Tea comes from the top leaves of the plant Camellia sinensis. These leaves contain as principal product a powerful antioxidant, epigallocatechin gallate (EGCg), and minor amounts of other catechins. All these chemicals are polyphenols. The fresh leaves also contain an enzyme, polyphenol oxidase. When the freshly collected leaves are treated with steam or heated in a pan, the polyphenol oxidase is inactivated. Drying of the heated leaves followed by chopping and rolling yields green tea. If upon harvest and chopping to liberate the polyphenol oxidase the leaves are allowed to stand at about 40°C for 30 minutes, there is a partial biochemical oxidation of the polyphenols and the result is oolong tea, favored in southern China and Southeast Asia. Allowing the oxidation to run for 60–90 minutes converts the polyphenols to those typical of black tea, such as theaﬂavins and thearubigins.
Detailed research shows that the antioxidant polyphenols from green, oolong, or black tea have similar beneﬁcial effects. For example, they decrease the oxidation of LDL-cholesterol, a risk factor for coronary heart disease. The antioxidants also reduce the oxidation of DNA, consequent to the action of carcinogens and to the peroxidation reactions on lipids, generating oxy radicals and peroxides. In addition, theycan induce enzymes in tissues such as liver that help detoxify harmful chemicals, including carcinogens, and lower the risk of promoting chemicals in the overall cancer process. Tea polyphenols also decrease the rate of cell duplication, especially of abnormal, transformed cells involved in cancer development. This property slows the growth of early cancer cells and may even be beneﬁcial as adjuvant therapy of neoplasia.
There are also some indications that regular intake of tea modiﬁes the intestinal bacterial ﬂora, enhancing the growth of beneﬁcial bacteria and eliminating those with possibly harmful attributes. Clearly, tea is an inexpensive beverage, that is easily made, hot or cold, and pleasant and tasty. It can be consumed neat or with a little milk, sugar, or lemon. It is
sterile regardless of the quality of water used, since boiling is the customary way of preparing it.
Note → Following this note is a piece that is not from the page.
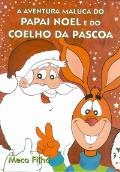 A Aventura Maluca do Papai Noel e do Coelho da Páscoa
The scientiﬁc progress in the ﬁeld of tea and health has been remarkable in the past 15 years. These advances have been recorded in numerous scientiﬁc publications, reviews, and presentations at symposia and conferences. Yet, a single overview of the many aspects of tea production, its inherent properties and constituents, analysis, chemical and biochemical functions, actions in lowering risk of cardiovascular diseases and cancers, and the relevant underlying mechanisms has not been available. We owe a debt to Dr. Yukihiko Hara for providing a detailed treatise on this topic that particularly emphasizes the signiﬁcant health beneﬁts to be gained by the oral intake of tea catechins. In addition, his discussion of their
practical utility is sure to be of interest not only to those in tea and health sectors but also in other diverse industries where possibilities for utilizing tea catechins exist. Dr. Hara is one
of the world’s experts on the manifold aspects of tea and health, and we are indebted to him for taking the time to enrich us by sharing his vast knowledge.